Two identically sized parlors now serve as the living room and the dining room. The walls of both are covered in a soft copper-colored fabric with the molding and trim painted a creamy white. The rooms each have large Aubusson rugs from the early 1820s. The dining room has a matching pair of antique sideboards.

The rooms are light-filled with triple-hung windows that are large enough to walk through to a large back porch that overlooks the sheep pasture. "These windows are thanks to Mr. Jefferson, who brought this idea from France," Karon says.

Comfort and joy

The coziest room in the house is the kitchen. Its wood-paneled walls and cabinets are finished an antique sage-green. In one corner is a large fireplace, built-in window seats, comfy French Bergere wing chairs and a gate-legged table. "I like to sit here and have a cup of tea," she says.
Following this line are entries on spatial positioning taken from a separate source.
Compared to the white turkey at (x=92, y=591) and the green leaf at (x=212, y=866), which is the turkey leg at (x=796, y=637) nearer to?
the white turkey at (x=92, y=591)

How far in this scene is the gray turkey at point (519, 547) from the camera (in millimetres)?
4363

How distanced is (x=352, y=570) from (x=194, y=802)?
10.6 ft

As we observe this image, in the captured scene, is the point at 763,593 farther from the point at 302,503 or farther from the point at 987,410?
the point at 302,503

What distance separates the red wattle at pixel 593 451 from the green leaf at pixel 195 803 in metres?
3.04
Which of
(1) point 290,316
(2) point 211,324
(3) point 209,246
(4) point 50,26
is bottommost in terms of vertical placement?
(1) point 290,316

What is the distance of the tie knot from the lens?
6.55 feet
Even the basement had potential with its exposed brick walls, low wood-beamed ceilings and 7-foot-wide fireplace; Karon renovated it to look like an English tavern. "I wrote a lot of Light from Heaven here," she says of her new novel, the ninth and final book of the Mitford series. (It made its debut this week at No. 3 on USA TODAY's Best-Selling Books list.)

Several of the outside buildings also have been restored, including the former outdoor kitchen, now a guest house. She still wants to finish a small chapel that she started building on the property, but first, she says, "I must write another book to pay for it."

This isn't a working farm, but Karon does have chickens, four dogs and 18 sheep, instead of horses, because sheep "are gentle, trusting and don't demand much."

She likes to take breaks from her writing to enjoy the peaceful view. "The land slows us down," she says. "It's hard to find a more beautiful image than landscape with sheep."